Empréstimos são voltados para custeio, industrialização, comercialização e investimento efetuados entre julho do ano passado e janeiro deste ano

Grandes e médios produtores rurais tomaram R$ 85 bilhões em empréstimos por meio do crédito oficial na atual temporada agrícola 2017/2018. O montante referente a financiamentos de custeio, comercialização, industrialização e investimento de julho/2017 a janeiro/2018 representa aumento de 14% em relação ao que foi financiado em igual período da safra anterior. Os dados foram divulgados nesta quinta-feira (15) pela Secretaria de Política Agrícola (SPA) do Ministério da Agricultura, Pecuária e Abastecimento (Mapa).
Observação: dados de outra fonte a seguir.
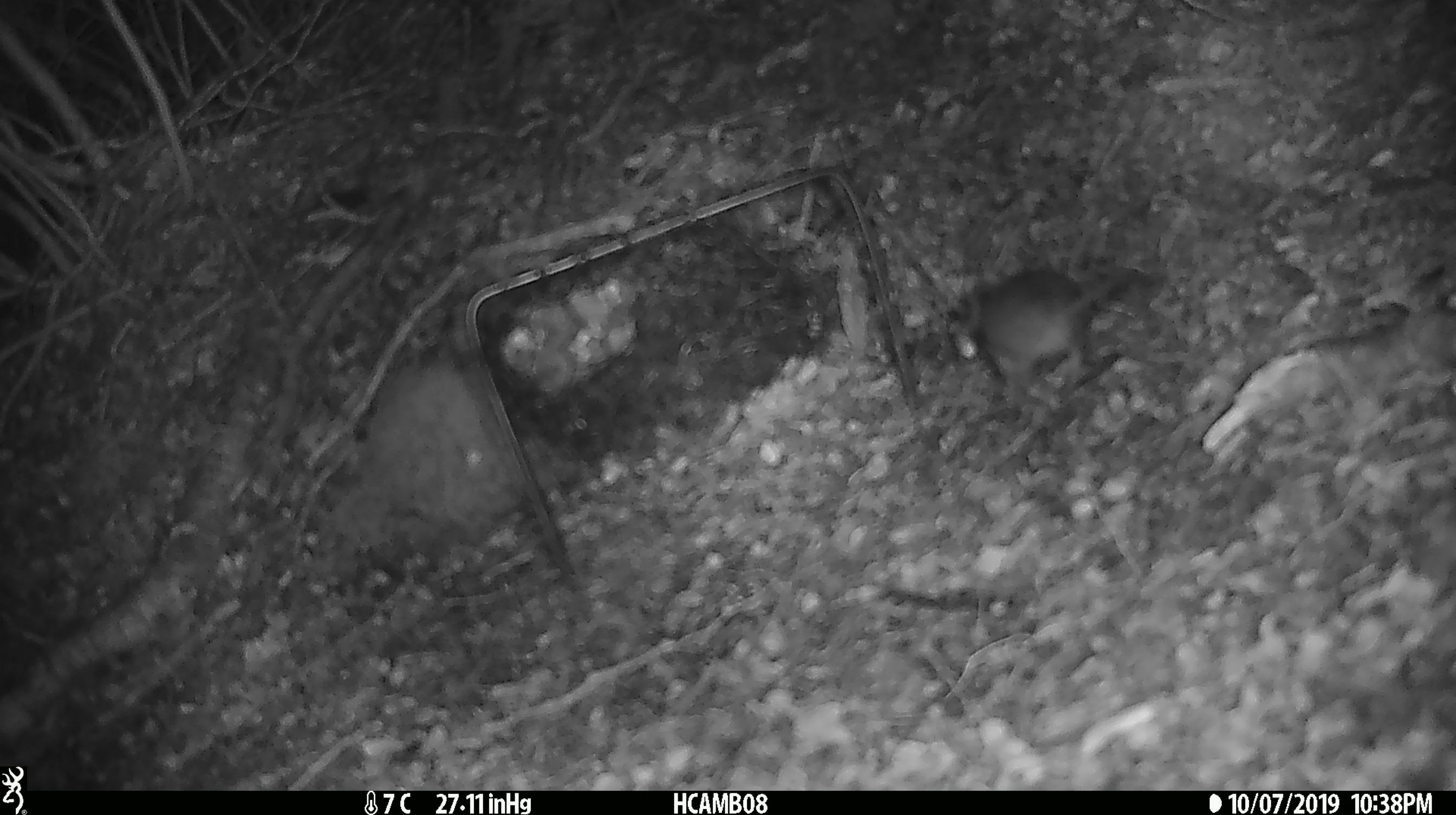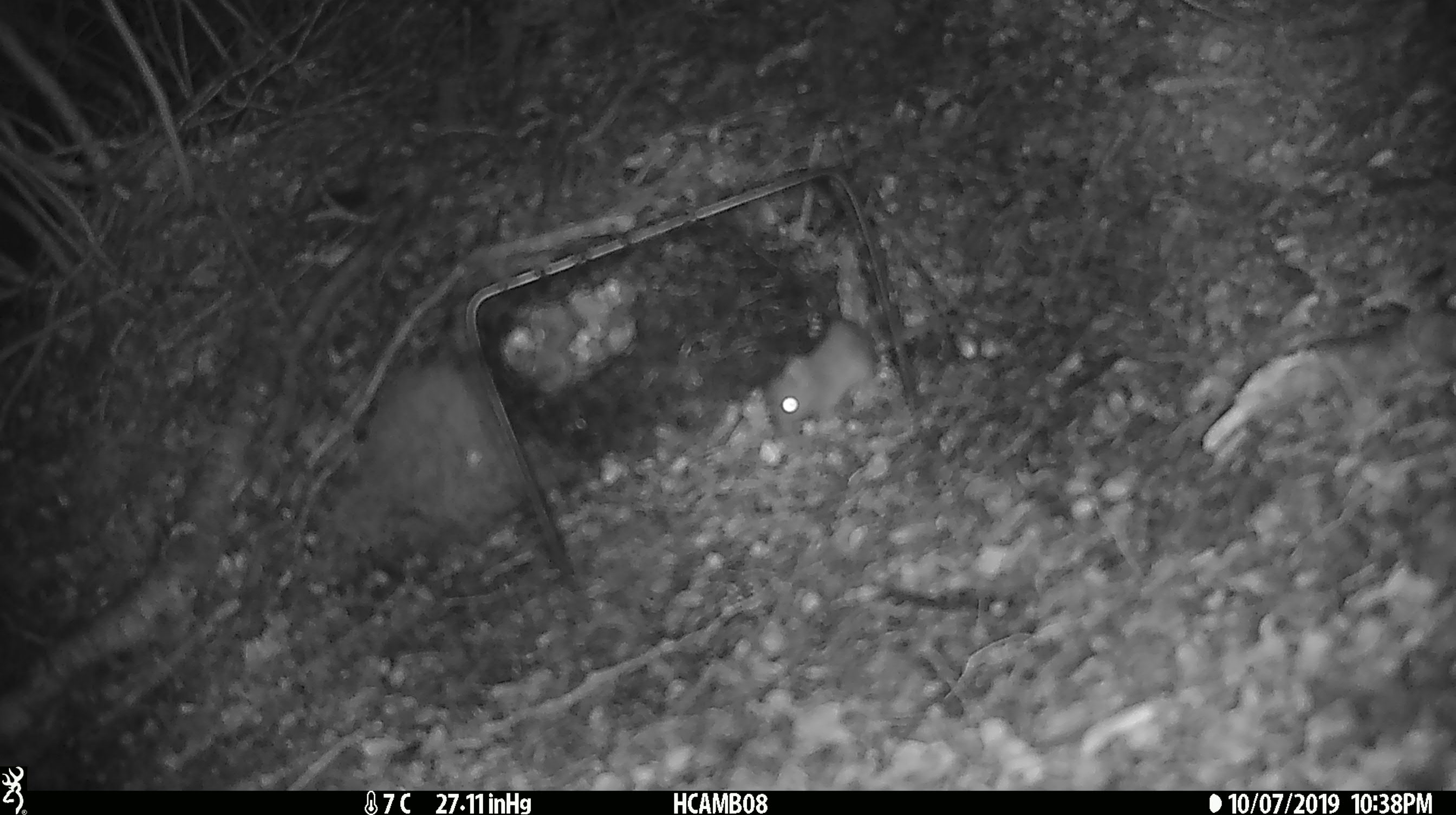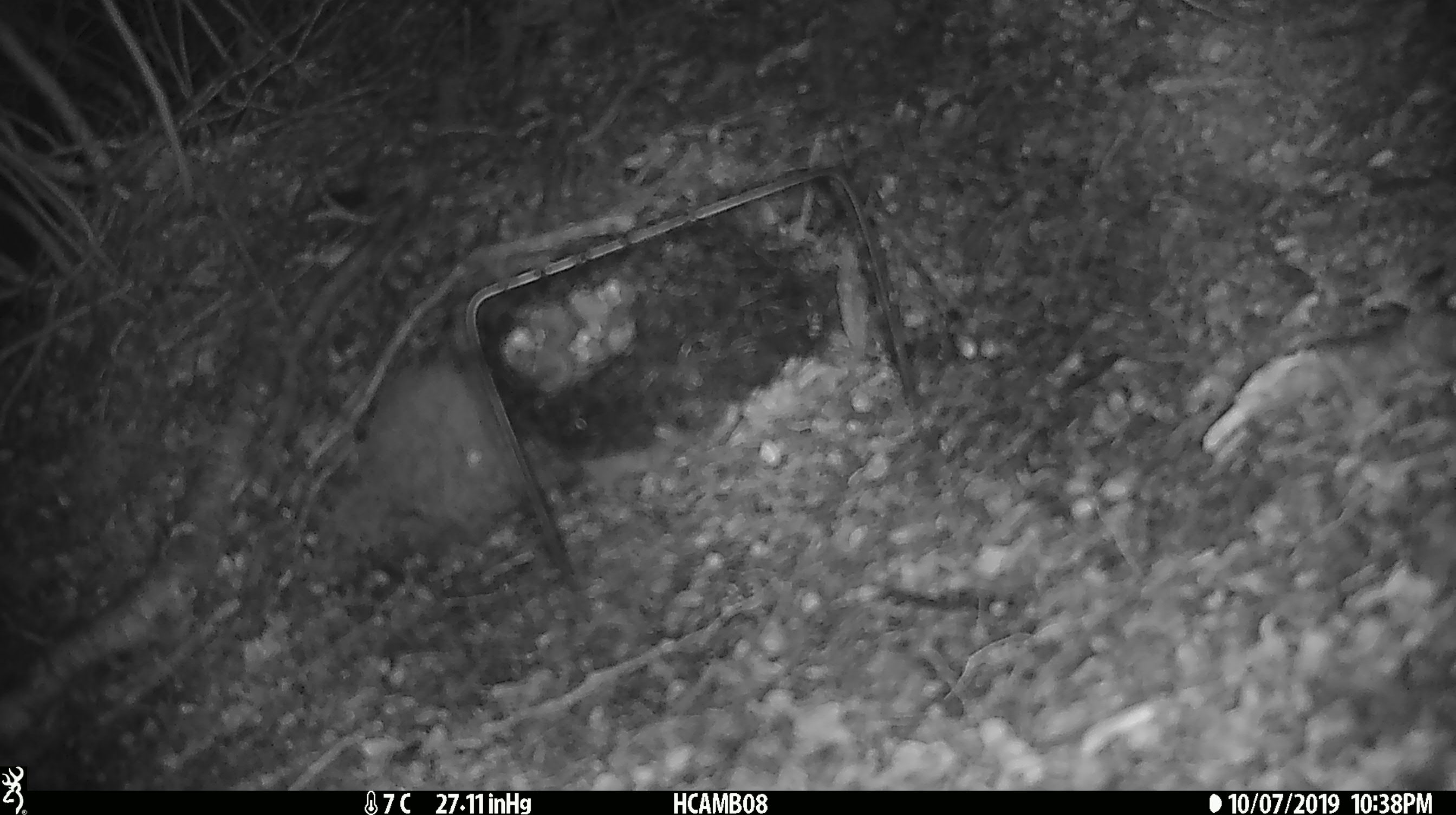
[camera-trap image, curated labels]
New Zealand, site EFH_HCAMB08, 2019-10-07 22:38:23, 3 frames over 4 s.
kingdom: Animalia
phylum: Chordata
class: Mammalia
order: Rodentia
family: Muridae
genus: Mus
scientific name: Mus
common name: mouse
Mouse (Mus).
Do total, R$ 63 bilhões foram contratados a juros controlados. Já os financiamentos a juros livres chegaram a R$ 22 bilhões.

De acordo com o diretor de Crédito e Estudos Econômicos, Wilson Vaz de Araújo, o aumento observado de 39% nos financiamentos de comercialização – R$ 4,4 bilhões - deve-se, especialmente, a preços relativamente inferiores àqueles praticados na safra passada, o que leva produtores a estocarem produtos, aguardando melhor oportunidade de comercialização. Nesse quesito, os destaques foram o milho, café, arroz e leite.

O crédito de investimento somou R$ 17 bilhões. Dentro dos programas de financiamentos de investimento, Wilson Vaz de Araújo cita o desempenho favorável dos programas ABC (Agricultura de Baixa Emissão de Carbono), PCA (Programa para Construção e Ampliação de Armazéns), Inovagro (Programa de Incentivo à Inovação Tecnológica na Produção Agropecuária) e o Pronamp (Programa Nacional de Apoio ao Médio Produtor Rural). “Por serem programas destinados a melhorar a infraestrutura produtiva, assim como adoção de boas práticas agropecuárias, a retomada desses investimentos implicará em ganhos de produtividade no curto e médio prazo”, observou.

As contratações de crédito rural com recursos provenientes da emissão da Letras de Crédito do Agronegócio (LCA) também tiveram destaque no período, com aumento de 61% a taxas favorecidas, totalizando R$ 8,9 bilhões ante R$ 5,2 bilhões do período passado.